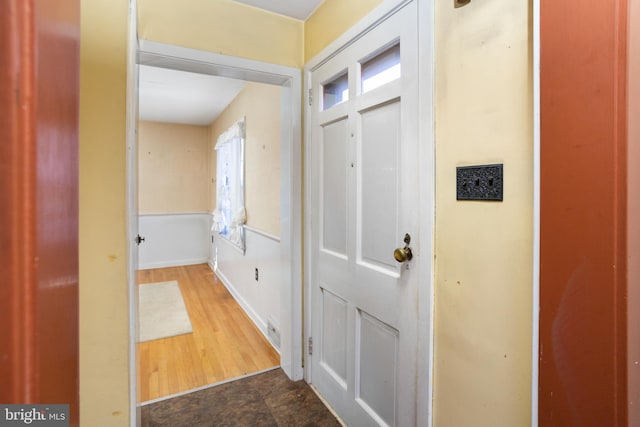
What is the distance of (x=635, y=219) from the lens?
64cm

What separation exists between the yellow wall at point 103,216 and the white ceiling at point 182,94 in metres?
1.57

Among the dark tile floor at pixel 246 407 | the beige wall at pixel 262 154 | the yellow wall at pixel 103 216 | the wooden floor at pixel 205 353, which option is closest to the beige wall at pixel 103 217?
the yellow wall at pixel 103 216

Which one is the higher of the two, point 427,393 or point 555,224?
point 555,224

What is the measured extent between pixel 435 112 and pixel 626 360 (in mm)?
802

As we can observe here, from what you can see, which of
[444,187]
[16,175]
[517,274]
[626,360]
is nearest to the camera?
→ [16,175]

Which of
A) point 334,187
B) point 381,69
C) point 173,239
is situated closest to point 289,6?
point 381,69

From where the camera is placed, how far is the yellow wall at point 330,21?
1451 mm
━━━
**Stated problem:**
Edit everything from the line containing "Among the dark" down to the end of the records by replacing "camera" with "lens" and leaving all else unchanged. Return only those lines.

**Solution to this problem:**
Among the dark tile floor at pixel 246 407 | the beige wall at pixel 262 154 | the yellow wall at pixel 103 216 | the wooden floor at pixel 205 353, which option is closest to the beige wall at pixel 103 217?
the yellow wall at pixel 103 216

Which one is the higher of the two, point 427,393 or point 555,224?
point 555,224

What is the measured extent between pixel 435 112 and pixel 626 360 (in mm)?
802

As we can observe here, from what you can see, which of
[444,187]
[16,175]
[517,274]
[626,360]
is nearest to the lens?
→ [16,175]

Which of
A) point 334,187
B) point 381,69
C) point 173,239
is situated closest to point 289,6?
point 381,69

From where the lens is placed, how far is the yellow wall at point 330,21?
1451 mm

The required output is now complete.